US, allies seek to close divide on Iran
Powell urges hard line while Europe strikes softer note
By Brian Whitmore, Globe Correspondent, 11/20/2003
VIENNA -- Diplomats convening today to address Iran's alleged weapons program worked late into last night in an effort to mend a growing rift between the United States and key European allies over how hard a line to take with Tehran.
The Bush administration has accused Iran of using its civilian nuclear power program to covertly produce plutonium and enriched uranium, which could be used in nuclear bombs. It had been pushing for the International Atomic Energy Agency to declare Tehran in violation of the Nuclear Nonproliferation Treaty and to bring the issue before the UN Security Council, which could impose sanctions.
"America believes the IAEA must be true to its purpose and hold Iran to its obligations," President Bush said in a speech in London yesterday.
Britain, Germany, and France are pushing a softer line and have circulated a draft resolution on Iran that the United States views as inadequate. The European nations argue that despite past concealments of nuclear activities, Iran has recently come clean and agreed to comprehensive inspections.
Punishing Iran when it is beginning to cooperate, they say, could prompt Tehran to cease its new openness, possibly withdraw from the Nonproliferation Treaty, and spark an international crisis.
Faced with an impasse as the IAEA's 35-member board of governors begins meetings in Vienna today, Germany, Britain, and France are working to insert language into the draft resolution "that would be more acceptable to the United States," Western diplomats close to the talks said last night.
Some diplomats said a possible compromise would formally forgo reporting Iran to the Security Council and pushing for sanctions, but would seek tougher language in the draft condemning Tehran's past concealment of its nuclear activities and saying that Iran had "breached" the Nonproliferation Treaty.
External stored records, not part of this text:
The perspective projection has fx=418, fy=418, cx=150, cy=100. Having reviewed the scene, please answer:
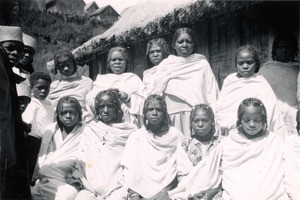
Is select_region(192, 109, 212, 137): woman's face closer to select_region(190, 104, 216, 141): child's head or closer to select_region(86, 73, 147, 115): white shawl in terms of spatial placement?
select_region(190, 104, 216, 141): child's head

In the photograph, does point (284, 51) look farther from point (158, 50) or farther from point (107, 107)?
point (107, 107)

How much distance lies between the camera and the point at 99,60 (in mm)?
9211

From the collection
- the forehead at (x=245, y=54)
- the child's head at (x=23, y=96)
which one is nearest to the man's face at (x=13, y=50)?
the child's head at (x=23, y=96)

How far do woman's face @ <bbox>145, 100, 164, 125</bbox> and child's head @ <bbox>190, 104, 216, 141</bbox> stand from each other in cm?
31

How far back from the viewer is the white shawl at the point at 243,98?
3924mm

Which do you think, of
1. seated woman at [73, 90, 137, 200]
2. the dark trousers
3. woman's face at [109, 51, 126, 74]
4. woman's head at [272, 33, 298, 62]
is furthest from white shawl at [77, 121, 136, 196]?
woman's head at [272, 33, 298, 62]

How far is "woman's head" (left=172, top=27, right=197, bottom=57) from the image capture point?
4.55 m

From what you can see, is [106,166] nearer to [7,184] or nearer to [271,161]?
[7,184]

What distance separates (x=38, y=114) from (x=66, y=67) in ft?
2.18

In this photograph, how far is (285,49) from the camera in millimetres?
4590

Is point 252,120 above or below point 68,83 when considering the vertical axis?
below

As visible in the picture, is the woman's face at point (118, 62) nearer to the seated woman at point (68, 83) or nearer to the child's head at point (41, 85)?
the seated woman at point (68, 83)

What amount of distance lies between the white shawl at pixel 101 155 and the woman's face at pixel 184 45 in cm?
106

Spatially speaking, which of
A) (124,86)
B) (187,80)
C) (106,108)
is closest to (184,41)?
(187,80)
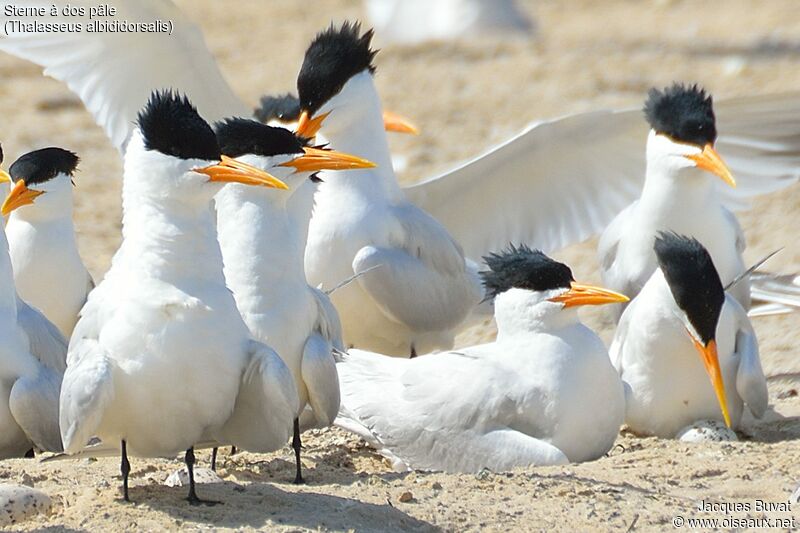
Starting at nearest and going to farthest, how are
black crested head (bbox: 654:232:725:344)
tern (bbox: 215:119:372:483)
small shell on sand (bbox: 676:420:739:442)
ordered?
tern (bbox: 215:119:372:483) → black crested head (bbox: 654:232:725:344) → small shell on sand (bbox: 676:420:739:442)

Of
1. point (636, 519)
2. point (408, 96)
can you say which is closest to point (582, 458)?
point (636, 519)

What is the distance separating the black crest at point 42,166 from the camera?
5.79 meters

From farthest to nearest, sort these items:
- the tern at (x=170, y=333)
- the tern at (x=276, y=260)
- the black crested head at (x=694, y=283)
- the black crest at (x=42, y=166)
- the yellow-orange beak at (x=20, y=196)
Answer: the black crest at (x=42, y=166)
the yellow-orange beak at (x=20, y=196)
the black crested head at (x=694, y=283)
the tern at (x=276, y=260)
the tern at (x=170, y=333)

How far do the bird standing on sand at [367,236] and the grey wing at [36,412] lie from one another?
4.80ft

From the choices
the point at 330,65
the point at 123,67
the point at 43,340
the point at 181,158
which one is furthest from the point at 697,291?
the point at 123,67

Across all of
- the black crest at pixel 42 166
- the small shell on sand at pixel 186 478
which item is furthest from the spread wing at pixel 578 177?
the small shell on sand at pixel 186 478

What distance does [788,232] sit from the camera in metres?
8.14

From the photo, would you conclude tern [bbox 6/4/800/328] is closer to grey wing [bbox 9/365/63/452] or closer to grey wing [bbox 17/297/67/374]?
grey wing [bbox 17/297/67/374]

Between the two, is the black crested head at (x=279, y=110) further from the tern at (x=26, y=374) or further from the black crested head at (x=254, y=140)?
the tern at (x=26, y=374)

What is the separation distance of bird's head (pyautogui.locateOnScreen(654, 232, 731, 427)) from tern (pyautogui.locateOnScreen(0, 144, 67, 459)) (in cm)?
198

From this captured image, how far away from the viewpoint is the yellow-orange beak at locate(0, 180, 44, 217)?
18.6 ft

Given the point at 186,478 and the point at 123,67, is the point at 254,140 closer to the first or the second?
the point at 186,478

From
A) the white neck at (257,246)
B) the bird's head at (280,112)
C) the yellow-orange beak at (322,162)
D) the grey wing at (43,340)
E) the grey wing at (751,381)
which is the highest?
the bird's head at (280,112)

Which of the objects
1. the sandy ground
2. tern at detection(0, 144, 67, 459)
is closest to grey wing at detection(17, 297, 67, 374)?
tern at detection(0, 144, 67, 459)
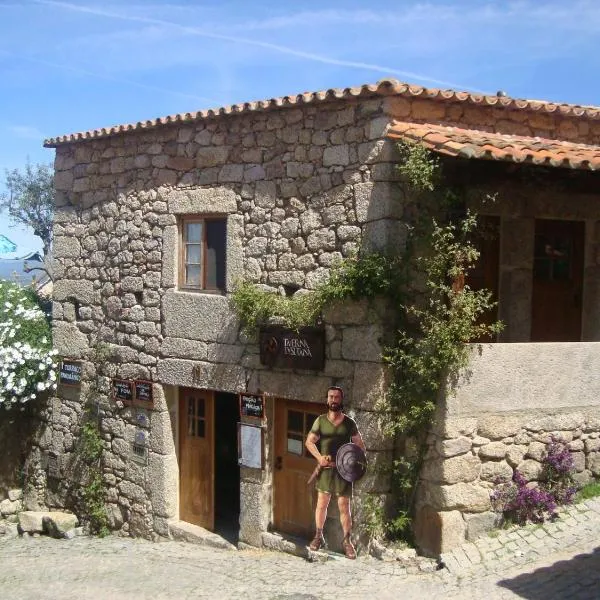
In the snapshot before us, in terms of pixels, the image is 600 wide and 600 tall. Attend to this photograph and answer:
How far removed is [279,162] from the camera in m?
8.39

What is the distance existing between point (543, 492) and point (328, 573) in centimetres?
211

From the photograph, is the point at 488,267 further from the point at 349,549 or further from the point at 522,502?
the point at 349,549

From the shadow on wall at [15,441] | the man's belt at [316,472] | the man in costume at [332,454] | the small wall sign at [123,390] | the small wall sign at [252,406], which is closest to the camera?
the man in costume at [332,454]

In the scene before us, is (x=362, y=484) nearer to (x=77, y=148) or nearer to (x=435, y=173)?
(x=435, y=173)

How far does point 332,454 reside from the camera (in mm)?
7957

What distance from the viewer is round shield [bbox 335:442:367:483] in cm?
774

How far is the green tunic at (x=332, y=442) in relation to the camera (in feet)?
25.8

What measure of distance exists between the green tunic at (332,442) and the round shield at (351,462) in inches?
2.2

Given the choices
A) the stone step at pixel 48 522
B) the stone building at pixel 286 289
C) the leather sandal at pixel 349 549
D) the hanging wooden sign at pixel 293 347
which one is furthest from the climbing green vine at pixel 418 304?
the stone step at pixel 48 522

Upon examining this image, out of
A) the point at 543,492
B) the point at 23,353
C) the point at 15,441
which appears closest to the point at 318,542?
the point at 543,492

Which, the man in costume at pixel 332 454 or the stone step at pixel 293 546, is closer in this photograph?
the man in costume at pixel 332 454

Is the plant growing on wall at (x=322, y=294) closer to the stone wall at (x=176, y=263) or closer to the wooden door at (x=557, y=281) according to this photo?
the stone wall at (x=176, y=263)

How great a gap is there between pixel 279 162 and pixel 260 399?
2490mm

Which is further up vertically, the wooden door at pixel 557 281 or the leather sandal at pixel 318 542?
the wooden door at pixel 557 281
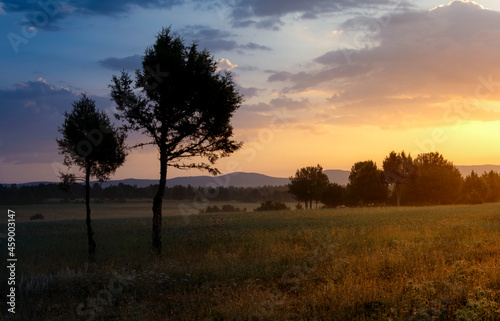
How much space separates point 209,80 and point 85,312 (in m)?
13.5

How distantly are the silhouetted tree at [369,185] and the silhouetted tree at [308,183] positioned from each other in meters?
10.5

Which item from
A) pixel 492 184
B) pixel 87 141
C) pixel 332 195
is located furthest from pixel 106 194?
pixel 492 184

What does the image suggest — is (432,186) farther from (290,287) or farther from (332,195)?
(290,287)

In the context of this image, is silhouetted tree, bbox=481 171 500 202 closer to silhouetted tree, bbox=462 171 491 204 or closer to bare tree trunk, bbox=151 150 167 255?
silhouetted tree, bbox=462 171 491 204

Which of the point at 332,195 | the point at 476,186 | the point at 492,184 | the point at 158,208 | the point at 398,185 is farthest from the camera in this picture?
the point at 492,184

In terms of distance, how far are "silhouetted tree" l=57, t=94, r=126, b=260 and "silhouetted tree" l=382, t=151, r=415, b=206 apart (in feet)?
238

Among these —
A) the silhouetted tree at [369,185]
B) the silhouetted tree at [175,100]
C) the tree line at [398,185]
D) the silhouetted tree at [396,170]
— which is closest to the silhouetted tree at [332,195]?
→ the tree line at [398,185]

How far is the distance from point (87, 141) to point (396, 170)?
7485cm

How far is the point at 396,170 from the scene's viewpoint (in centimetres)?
8350

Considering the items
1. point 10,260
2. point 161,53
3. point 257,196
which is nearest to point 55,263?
point 10,260

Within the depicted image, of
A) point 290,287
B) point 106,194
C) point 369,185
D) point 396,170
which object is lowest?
point 106,194

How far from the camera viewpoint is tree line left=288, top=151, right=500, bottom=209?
83500 mm

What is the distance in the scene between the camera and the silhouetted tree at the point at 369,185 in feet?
272

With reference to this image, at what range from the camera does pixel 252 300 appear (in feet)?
29.3
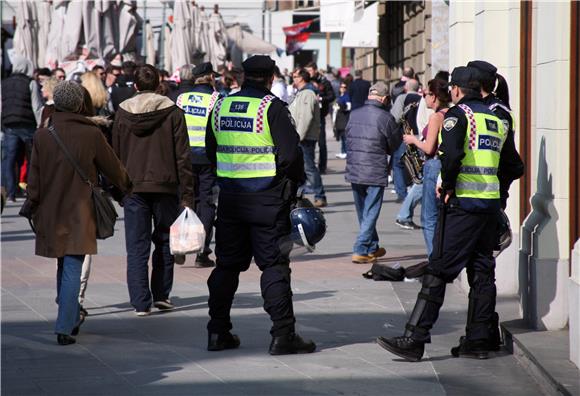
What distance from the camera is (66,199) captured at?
29.0 ft

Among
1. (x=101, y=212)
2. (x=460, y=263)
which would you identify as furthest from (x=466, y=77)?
(x=101, y=212)

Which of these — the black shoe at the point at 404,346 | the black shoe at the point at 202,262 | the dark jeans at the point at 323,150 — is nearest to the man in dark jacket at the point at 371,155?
the black shoe at the point at 202,262

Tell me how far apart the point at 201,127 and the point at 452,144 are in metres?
4.45

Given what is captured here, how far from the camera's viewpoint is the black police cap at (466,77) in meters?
8.39

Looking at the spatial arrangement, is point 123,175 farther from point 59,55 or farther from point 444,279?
point 59,55

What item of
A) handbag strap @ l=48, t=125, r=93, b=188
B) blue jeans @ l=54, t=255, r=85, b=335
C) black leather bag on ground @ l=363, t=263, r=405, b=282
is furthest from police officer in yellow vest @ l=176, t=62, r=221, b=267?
blue jeans @ l=54, t=255, r=85, b=335

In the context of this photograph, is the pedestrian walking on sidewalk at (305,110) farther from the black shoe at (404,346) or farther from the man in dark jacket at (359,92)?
the black shoe at (404,346)

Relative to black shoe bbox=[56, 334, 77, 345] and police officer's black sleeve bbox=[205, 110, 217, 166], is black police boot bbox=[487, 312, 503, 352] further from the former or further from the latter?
black shoe bbox=[56, 334, 77, 345]

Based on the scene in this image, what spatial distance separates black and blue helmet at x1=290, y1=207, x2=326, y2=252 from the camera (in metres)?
8.52

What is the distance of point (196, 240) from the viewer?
9570 millimetres

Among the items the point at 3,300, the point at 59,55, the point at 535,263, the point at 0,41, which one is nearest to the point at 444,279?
the point at 535,263

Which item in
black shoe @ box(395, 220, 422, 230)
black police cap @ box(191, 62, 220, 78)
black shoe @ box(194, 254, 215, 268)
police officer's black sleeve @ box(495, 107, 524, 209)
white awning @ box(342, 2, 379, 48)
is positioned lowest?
black shoe @ box(395, 220, 422, 230)

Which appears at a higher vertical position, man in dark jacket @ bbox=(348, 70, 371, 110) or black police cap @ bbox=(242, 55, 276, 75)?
black police cap @ bbox=(242, 55, 276, 75)

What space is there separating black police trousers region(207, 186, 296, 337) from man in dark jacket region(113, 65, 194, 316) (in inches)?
55.1
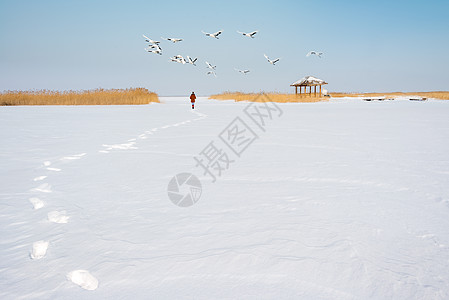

A US official who spoke on the condition of anonymity described the situation as "very fluid" and would not comment on the details of a potential compromise.
How the issue is resolved, diplomats close to the talks say, could set an important precedent for how to combat proliferation amid mounting fears that nuclear weapons could spread to terrorists and to states that support them.
The trans-Atlantic rift broke into the open in Brussels earlier this week when Secretary of State Colin L. Powell and European foreign ministers failed to agree on a common approach to Iran's alleged nuclear program. Powell expressed concern that the draft resolution prepared by Britain, Germany, and France fell short of declaring Iran to be in violation of the Nonproliferation Treaty.
"We had some reservations . . . about whether the resolution is strong enough to convey to the world the difficulties that we have had with Iran over the years," Powell said Tuesday.
The draft focused on Iran's efforts to cooperate with the international community in the past few weeks, including the voluntary suspension of uranium enrichment and agreement to allow tougher inspections by the IAEA. Critics say it minimizes nearly two decades of covert possession and potential production of plutonium and enriched uranium.
Some countries on the IAEA board, including Canada, Australia, and Japan, support the US approach. But the majority, including Russia and China, appear to back the Europeans, diplomats said. Russia's foreign minister, Igor Ivanov, told CNN yesterday that he saw "no grounds for imposing sanctions against Iran."
In a classified Nov. 10 IAEA report, the agency's director, Mohamed ElBaradei, detailed 18 years of Iranian nuclear violations, including the failure to report plutonium production and uranium enrichment. But he said there was no evidence that Tehran was trying to build a bomb. "In the past, Iran has concealed many aspects of its nuclear activities, with resultant breaches of its obligations," said the report, which was made available to the Globe. It added, however, "There is no evidence that the previously undeclared nuclear material and activities . . . were related to a nuclear weapons program."
Signatories to the Nonproliferation Treaty may enrich uranium, but must report such activity to the IAEA. The IAEA report also said that "Iran's policy of concealment continued until last month" and that cooperation had been "limited and restrictive." But in recent weeks, Tehran had "shown active cooperation and openness."
On Oct. 21, the foreign ministers of Germany, France, and Britain won key concessions from Iran, including an agreement to voluntarily suspend uranium enrichment and to allow the more stringent inspections.
But Hassan Rohani, the head of Iran's powerful Supreme National Security Council, warned yesterday that Iran would not tolerate any resolution legally requiring it to cease enriching uranium.
"Any sentence in the resolution that turns our voluntary suspension into a legal commitment will be unacceptable for us," Iran's official IRNA news agency quoted him as saying.
Material from Reuters and the Associated Press was included in this report.